I am so sorry to read this post. I can tell you are frustrated. I would agree that a belly band is a good temporary solution and neutering may help as well. The urine smell has to get cleaned up completely as you know. I had a blanket that was soiled (urine) that I washed over and over with a laundry boost designed for pet smells. I hadn't used it for months over Lady's bed pillow. No sooner did I put it down again, she peed on it again......she is very good in the house so it is the smell that got her. Did the behavior your seeing gradually emerge or was it like all the sudden a light switch was flipped? Did anything change in the house, did you move, did a new dog move into the neighborhood?


----------



## zellko (Jul 3, 2013)

It sounded like this might have started as they reached maturity. Is that correct? If it is, that's a good clue that it's nature and hormones and neutering may be the biggest part of your answer.


----------



## SarahJG (May 25, 2013)

Rolo n Buttons said:


> At what age did you get them nuetered? did they get on before that. Im worried theyve learnt the behaviour now and so it wont change
> 
> Sent from Petguide.com Free App


Frodo was neutered at 7 months; Luka was a rescue who came to me already neutered. This means that they never lived together as intact males, which is probably why they get on so well. Also, neither of them have particularly dominant personalities - in fact, I think Luka was rehomed partly because of an aggression issue in his last home. 

It's good that you have this forum on which to vent and get support. Anyone who tells you to get rid of one of your beloved dogs doesn't understand what owning a dog means. I would be the same as you in your situation, and do whatever it takes to sort it out. If you can't afford to have one or both neutered at the moment, might you be eligible for a discount somehow? It's worth looking into, surely? 

Hang on in there! xx


----------



## Rolo n Buttons (Sep 22, 2012)

Now Ive split them up at night and when im out things are slightly better, dont know how long it will last. Buttons doesnt give a hoot but Rolo is very sheepish. Its as if he knows hes being naughty, he comes straight out in the morning, gets on my lap with his ears down and licks me to death. Im also spraying everywhere they mark in the kitchen area with a strong spray bleach which so far seems to be deterring them a little bit. Obviously I cant do that in the front room as it will ruin everything. Im going away till Thursday tonight for our 30th anniversary and my 2 sons are "watching" them. I hate to think what Im going to come back to

Sent from Petguide.com Free App


----------



## Rolo n Buttons (Sep 22, 2012)

Hollowaysal said:


> I really feel for u Ruth, I know stress from dogs big time! My bulldog drives me and the hubby nuts then we argue, it just goes round in circles! My Delilah attacks the bulldog really badly at times so I've been using a water squirter at her, she hates water and it seems to break them up quickly. Could this work for you maybe instead of u getting physically involved and maybe hurt? If not water, one of those air thingies.
> Hope things get better soon for you.


Actuallt that did cross my mind. I wondered about some sort of water pistol, a flipping super soaker should do the trick

Sent from Petguide.com Free App


----------



## Rolo n Buttons (Sep 22, 2012)

Collected data
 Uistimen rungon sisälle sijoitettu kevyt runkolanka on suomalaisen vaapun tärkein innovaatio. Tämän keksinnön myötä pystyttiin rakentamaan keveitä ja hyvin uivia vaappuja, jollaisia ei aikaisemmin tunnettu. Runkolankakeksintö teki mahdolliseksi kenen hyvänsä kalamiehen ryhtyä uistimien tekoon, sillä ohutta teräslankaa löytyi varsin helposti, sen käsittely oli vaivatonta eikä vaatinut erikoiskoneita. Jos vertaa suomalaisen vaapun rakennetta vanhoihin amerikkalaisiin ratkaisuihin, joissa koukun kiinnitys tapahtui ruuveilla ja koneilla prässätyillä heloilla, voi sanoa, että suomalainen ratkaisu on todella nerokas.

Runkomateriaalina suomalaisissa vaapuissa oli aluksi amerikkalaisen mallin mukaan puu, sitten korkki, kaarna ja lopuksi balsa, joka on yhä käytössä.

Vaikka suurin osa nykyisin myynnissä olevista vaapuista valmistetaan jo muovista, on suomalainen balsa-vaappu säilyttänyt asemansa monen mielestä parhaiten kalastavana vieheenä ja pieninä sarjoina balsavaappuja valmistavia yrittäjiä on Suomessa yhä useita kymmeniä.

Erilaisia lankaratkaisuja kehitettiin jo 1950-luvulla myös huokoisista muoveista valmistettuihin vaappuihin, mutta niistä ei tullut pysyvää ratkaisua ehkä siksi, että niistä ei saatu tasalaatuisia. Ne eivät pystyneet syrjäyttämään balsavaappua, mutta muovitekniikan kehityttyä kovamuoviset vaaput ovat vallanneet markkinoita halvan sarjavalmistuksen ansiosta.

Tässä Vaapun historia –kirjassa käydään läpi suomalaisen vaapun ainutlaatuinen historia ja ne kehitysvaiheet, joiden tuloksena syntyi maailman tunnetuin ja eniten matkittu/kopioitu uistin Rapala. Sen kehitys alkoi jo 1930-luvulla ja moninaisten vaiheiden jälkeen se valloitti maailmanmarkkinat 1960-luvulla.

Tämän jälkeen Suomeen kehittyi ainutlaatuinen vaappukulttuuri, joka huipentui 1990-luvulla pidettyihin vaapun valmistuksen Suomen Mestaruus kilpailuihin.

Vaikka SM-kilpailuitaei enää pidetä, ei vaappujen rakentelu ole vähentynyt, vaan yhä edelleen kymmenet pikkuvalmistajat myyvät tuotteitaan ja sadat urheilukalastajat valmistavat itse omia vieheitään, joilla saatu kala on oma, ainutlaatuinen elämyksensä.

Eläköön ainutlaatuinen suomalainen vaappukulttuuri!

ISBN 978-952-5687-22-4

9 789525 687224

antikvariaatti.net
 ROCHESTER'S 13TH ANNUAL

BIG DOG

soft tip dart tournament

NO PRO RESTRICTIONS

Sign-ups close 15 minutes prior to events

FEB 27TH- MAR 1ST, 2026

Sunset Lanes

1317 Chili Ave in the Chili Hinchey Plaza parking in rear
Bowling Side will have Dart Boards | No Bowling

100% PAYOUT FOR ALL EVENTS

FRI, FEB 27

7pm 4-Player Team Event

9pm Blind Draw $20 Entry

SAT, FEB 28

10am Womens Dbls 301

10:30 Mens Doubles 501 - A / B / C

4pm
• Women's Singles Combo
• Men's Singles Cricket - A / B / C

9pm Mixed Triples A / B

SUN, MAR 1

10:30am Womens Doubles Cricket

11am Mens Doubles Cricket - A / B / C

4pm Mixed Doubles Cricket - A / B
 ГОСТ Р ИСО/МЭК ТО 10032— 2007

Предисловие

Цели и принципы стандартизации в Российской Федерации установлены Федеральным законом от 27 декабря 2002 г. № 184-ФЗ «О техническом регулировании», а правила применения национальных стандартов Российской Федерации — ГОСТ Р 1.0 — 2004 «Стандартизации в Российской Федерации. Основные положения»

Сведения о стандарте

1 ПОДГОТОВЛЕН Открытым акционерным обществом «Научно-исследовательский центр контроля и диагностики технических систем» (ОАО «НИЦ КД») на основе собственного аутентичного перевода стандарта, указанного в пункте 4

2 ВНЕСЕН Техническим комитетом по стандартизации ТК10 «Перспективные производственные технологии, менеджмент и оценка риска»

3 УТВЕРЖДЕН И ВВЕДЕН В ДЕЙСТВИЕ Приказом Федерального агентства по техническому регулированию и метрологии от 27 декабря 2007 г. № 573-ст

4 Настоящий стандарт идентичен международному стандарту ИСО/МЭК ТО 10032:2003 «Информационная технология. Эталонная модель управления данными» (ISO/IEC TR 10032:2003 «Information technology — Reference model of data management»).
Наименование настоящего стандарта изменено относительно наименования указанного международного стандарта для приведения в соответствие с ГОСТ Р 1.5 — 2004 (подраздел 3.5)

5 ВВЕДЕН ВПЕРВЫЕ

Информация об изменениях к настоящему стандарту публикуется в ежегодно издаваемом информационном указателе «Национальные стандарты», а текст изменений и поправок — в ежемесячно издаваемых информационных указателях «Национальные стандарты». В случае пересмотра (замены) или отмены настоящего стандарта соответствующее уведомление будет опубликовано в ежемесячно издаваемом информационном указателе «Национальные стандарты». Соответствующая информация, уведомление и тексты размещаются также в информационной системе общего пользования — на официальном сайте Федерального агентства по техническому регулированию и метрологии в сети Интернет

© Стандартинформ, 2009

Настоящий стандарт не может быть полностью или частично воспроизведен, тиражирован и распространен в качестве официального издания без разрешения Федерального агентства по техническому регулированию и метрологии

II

Action item A: Do the following statements agree with the forum thread? (i) Frodo was neutered at 7 months. (ii) Luka was neutered after arriving at SarahJG's home. (iii) Rolo n Buttons sprays bleach in the front room where the dogs mark. Answer yes or no for each, and quote the words from the forum thread that decide it.
Action item B: Rewrite the forum thread's text between "It's good that" and "looking into, surely?", inclusive, substituting "cherished dogs" for "beloved dogs".
Action item C: In the forum thread, what occasion is Rolo n Buttons going away for until Thursday?

Answer box A:
(i) Yes: "Frodo was neutered at 7 months"
(ii) No: "Luka was a rescue who came to me already neutered"
(iii) No: "Obviously I cant do that in the front room as it will ruin everything"

Answer box B:
It's good that you have this forum on which to vent and get support. Anyone who tells you to get rid of one of your cherished dogs doesn't understand what owning a dog means. I would be the same as you in your situation, and do whatever it takes to sort it out. If you can't afford to have one or both neutered at the moment, might you be eligible for a discount somehow? It's worth looking into, surely?

Answer box C: A 30th anniversary.